Document segment.
-- BEGIN --
On a cloudless night - and there are many of them on Exmoor - the sky just stretches out forever over the quiet landscape where often the hooting of owls is the only noise to be heard.  Lift your  head and you will see stars everywhere, twinkling bright and so close that you think you could touch them. 

The Milky Way is easily spotted as are all the star formations most of us know. Depending on the time of year, the Great Bear and Orion can easily be recognised.  Some very lucky people have even been able to watch the Northern Lights on Exmoor as there is no light pollution on the moor. What else could be better than camping out on the top of the moor, with only the stars above you?

For those who wish to take a closer look, telescopes are available to hire from the National Park centres. Stargazing can be taken to an entirely new level on Exmoor!

The skies over Exmoor are actually so amazing that the International Dark Skies Association designated the Exmoor Dark Sky Reserve in 2011. The core of the reserve reaches from Brockwell Farm near Wootton Courtenay in the east to Challacombe Common in the west, covering 83 square kilometres. Within this core area there is no housing, not even a farm. Blackpitts Bungalow and the Pinkery Education Centre, which are both owned by the Exmoor National Park Authority, are the only two occupied buildings within those 83 square kilometres. Heather and grass moors cover the lonely landscape.
-- END --
Material to process.
-- BEGIN --
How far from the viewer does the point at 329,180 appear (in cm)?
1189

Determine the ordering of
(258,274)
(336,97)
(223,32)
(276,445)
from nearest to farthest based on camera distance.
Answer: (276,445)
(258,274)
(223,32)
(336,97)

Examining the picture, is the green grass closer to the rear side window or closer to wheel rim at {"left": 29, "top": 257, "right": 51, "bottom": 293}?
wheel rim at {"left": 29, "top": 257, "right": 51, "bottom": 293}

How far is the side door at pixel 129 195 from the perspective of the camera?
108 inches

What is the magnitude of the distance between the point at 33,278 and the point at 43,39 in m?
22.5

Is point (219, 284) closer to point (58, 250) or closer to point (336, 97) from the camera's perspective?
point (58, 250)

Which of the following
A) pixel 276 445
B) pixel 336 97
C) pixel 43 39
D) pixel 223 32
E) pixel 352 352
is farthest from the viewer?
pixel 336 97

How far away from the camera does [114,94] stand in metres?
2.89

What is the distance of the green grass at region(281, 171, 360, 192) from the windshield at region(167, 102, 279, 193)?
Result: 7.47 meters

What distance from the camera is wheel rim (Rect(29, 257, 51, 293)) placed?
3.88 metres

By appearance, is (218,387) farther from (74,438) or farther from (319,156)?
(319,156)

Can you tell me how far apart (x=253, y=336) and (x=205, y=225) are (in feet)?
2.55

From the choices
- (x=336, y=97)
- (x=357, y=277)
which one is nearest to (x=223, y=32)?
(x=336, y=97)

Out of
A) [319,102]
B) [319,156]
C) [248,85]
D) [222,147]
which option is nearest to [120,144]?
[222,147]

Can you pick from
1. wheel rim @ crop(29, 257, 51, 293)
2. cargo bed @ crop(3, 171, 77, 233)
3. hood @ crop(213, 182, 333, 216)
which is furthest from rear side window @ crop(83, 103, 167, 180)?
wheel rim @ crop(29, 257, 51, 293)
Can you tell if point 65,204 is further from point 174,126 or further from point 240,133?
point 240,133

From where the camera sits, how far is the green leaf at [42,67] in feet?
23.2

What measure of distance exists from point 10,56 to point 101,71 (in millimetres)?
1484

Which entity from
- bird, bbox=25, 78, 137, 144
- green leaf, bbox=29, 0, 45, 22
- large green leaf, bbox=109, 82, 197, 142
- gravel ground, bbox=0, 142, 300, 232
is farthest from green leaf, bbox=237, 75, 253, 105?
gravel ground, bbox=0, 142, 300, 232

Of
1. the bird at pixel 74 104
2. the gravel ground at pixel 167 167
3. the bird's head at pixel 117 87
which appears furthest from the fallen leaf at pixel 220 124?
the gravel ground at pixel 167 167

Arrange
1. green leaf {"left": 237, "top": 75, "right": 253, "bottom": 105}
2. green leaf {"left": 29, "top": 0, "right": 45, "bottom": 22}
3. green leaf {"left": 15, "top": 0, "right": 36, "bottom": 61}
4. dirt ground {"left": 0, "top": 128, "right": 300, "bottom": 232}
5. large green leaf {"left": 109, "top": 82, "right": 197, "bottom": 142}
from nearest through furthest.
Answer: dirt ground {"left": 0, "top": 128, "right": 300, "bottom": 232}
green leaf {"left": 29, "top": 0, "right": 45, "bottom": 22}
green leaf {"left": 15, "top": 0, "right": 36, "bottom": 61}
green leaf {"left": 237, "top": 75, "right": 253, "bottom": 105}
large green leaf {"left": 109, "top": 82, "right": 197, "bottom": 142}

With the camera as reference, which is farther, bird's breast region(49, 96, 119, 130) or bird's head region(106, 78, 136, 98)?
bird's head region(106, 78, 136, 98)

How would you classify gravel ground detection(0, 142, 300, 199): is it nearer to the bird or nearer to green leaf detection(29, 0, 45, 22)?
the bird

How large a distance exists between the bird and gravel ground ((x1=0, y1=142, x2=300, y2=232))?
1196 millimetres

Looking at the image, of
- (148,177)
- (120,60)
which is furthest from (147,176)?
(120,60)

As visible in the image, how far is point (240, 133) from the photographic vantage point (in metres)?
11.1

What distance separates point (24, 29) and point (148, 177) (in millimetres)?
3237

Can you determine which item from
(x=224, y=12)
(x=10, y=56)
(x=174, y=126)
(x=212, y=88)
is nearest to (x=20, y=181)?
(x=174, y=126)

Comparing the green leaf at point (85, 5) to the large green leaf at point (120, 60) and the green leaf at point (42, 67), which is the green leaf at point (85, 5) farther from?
-- END --
Required work.
A – Check each statement against the Exmoor stargazing text and answer yes or no, quoting the deciding words: (i) The Exmoor Dark Sky Reserve was designated in 2011. (ii) Telescopes can be hired from the National Park centres. (iii) The core area of the reserve contains several farms.
B – Pick out every line in the entries above that contains the word "farthest", and copy each one.

Task solutions.
A –
(i) Yes: "the International Dark Skies Association designated the Exmoor Dark Sky Reserve in 2011"
(ii) Yes: "telescopes are available to hire from the National Park centres"
(iii) No: "Within this core area there is no housing, not even a farm."

B –
from nearest to farthest based on camera distance.
is farthest from the viewer?
is farthest from green leaf, bbox=237, 75, 253, 105?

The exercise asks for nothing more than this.